There is some question as to who should be the number two starter behind CC Sebathia in the playoffs, but if can Colon can display another start like he did today, it should likely be him. He was able to locate all of his pitches today and the over-weight Colon has been the Yankees most consistent starter this year besides Sebathia.
The only hitter who produced for the Yankees was Mark Teixeira, who chipped in with three hits, but they were wasted because everybody near him in the lineup failed to reach base. The Bronx Bombers could only muster two other hits during the contest.
Curtis Granderson is having his first major cold stretch, during his MVP caliber season, as he is now three for his last 26. However, he held his head high after the game, giving praise to the Orioles starter by giving all the credit to him.
The Yankees should have been able to score some runs but sometimes the pitcher just has the upper-hand, commanding all his pitches while knowing the scouting report, and that is what happened this after-noon.
The game winner ended up being Vladimir Guerrero’s single through the infield to Nick Swisher in right-field, which scored Nick Markakis. This would give Baltimore a lead that their suspect bullpen would not surrender.
After Colon struck out Robert Andino looking on the outside corner to give the Orioles two outs in the eighth, J.J. Hardy would go on to hit a single between Derek Jeter and Alex Rodriguez to make the score 2-0. That would spell the end of Colon’s afternoon. Sometimes pitchers get hard luck losses like this one, but on the other hand sometimes they get the victory after allowing five runs.
In the ninth inning Teixiera added his third hit by hitting a line drive off of the first base bag, which bounced into right field. Rodriguez had the opportunity to tie the game with one swing, be he did not cooperate. He hit into a tailor made double play right to Hardy at short to give the Orioles the first two wins of this four game set.
This also gave struggling closer Kevin Gregg (4.32 ERA) his 19th save of the year. Also, the Orioles hit seven hits, two more than the Yankees, but they were able to take advantage of scoring opportunities.

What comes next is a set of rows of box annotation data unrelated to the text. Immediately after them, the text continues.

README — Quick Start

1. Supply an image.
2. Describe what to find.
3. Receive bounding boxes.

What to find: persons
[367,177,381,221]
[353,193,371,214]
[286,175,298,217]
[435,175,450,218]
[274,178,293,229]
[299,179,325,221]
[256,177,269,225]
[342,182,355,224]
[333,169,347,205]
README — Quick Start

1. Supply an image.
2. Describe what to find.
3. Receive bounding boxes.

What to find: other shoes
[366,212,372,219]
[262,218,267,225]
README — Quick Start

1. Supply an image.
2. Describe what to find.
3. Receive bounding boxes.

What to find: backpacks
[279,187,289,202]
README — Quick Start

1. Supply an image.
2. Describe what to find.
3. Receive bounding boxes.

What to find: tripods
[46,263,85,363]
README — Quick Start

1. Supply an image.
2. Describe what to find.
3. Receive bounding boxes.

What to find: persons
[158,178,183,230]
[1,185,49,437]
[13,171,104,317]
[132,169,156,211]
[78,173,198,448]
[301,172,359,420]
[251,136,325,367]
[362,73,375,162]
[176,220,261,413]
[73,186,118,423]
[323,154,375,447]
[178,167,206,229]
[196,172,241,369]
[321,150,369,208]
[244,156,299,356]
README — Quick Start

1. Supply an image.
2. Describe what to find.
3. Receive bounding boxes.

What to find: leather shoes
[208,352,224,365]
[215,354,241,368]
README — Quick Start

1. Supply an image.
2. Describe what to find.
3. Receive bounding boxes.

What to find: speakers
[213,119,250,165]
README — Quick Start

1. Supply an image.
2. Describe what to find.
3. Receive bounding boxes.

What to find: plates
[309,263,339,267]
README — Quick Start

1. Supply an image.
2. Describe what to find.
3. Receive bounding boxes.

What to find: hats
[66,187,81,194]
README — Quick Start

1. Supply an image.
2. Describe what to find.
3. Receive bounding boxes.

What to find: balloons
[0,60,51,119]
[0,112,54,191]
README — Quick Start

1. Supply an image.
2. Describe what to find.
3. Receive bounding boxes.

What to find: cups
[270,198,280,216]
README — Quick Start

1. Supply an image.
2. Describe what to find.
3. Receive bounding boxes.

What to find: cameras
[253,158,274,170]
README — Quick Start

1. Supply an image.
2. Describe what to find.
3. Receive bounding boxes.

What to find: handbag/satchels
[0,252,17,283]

At one point the Yankees had three hits and Teixeira had a two of them, which is not a promising sign for victory, even though Colon only allowed two runs. Also, the Yankees’ seven strikeouts were way too many against the caliber of pitching that they were facing.
Hopefully the second game of the double-header brings enough runs so that the end game combination of Rafael Soriano, David Robertson and Mariano Rivera can shut down the Orioles for a Yankees victory. After not getting a hit this afternoon, Alex Rodriguez will have the evening off being replaced by Eduardo Nunez, at third.
Ivan Nova will pitch tonight, and they need another solid start out of him in order to have a chance of splitting the series on Monday. He is likely one of three names in consideration for Rookie of the Year and he deserves it because of his 13 wins, while having gone more than nine starts without a loss.
On the other hand, Orioles starter Brian Matusz is having one of the worst seasons in all of baseball. The Yankees offense should be looking forward to the first pitch as Matusz has allowed five earned runs or more in his last four starts, and has a sky-high ERA of 8.92. The former fourth overall pick in 2008 has not nearly lived up to expectations so the Yankees should be able to have their way with him.